Write out, without any change, the lines in the material below that run from the line with "3. pedestal" through the line with "10. affection", both included.

**Provided data**
================

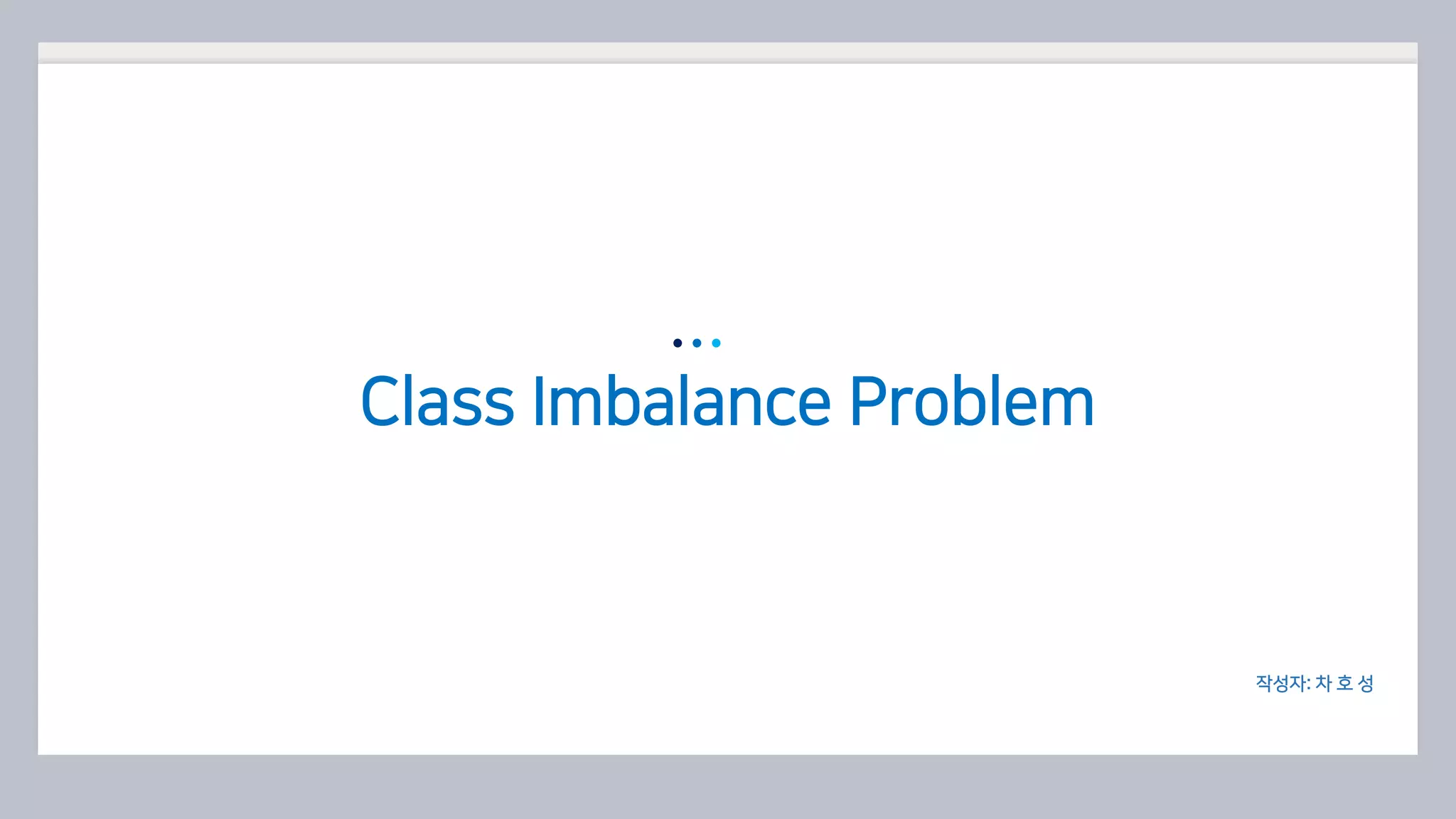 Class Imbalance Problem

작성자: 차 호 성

================

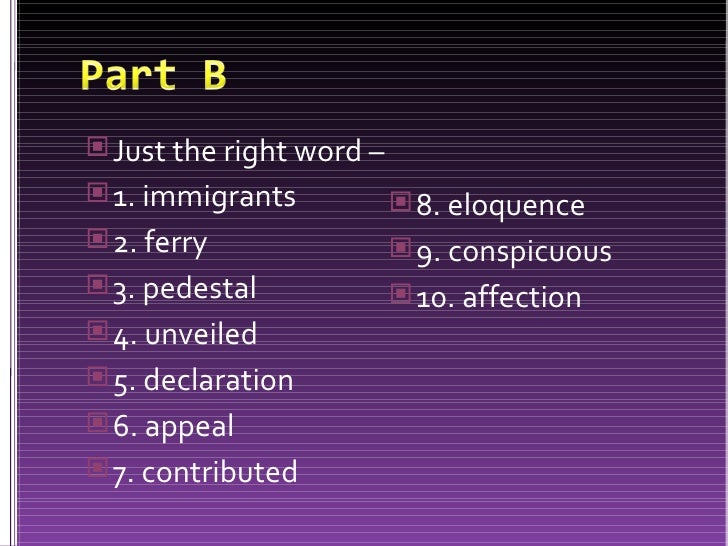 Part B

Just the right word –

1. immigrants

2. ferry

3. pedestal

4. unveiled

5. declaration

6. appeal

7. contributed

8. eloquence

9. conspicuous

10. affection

================

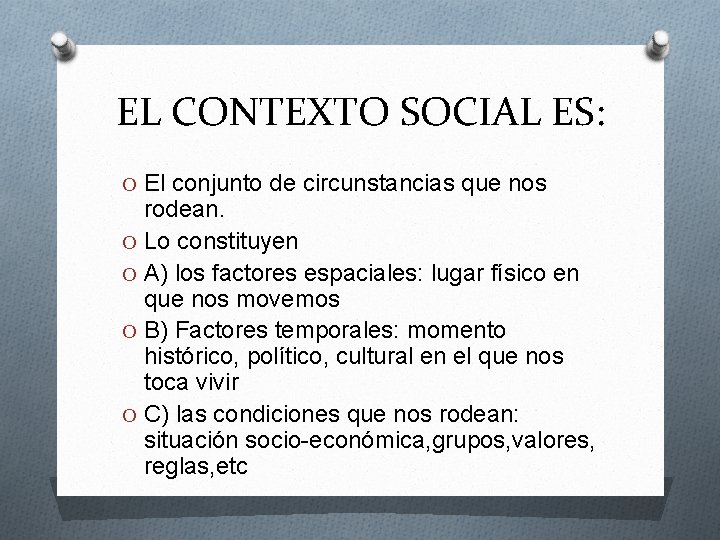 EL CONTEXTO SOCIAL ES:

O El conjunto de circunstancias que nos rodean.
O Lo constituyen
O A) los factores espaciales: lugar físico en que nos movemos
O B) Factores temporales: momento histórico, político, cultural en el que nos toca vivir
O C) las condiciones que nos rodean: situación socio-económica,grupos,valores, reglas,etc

================

**Your response**
3. pedestal

4. unveiled

5. declaration

6. appeal

7. contributed

8. eloquence

9. conspicuous

10. affection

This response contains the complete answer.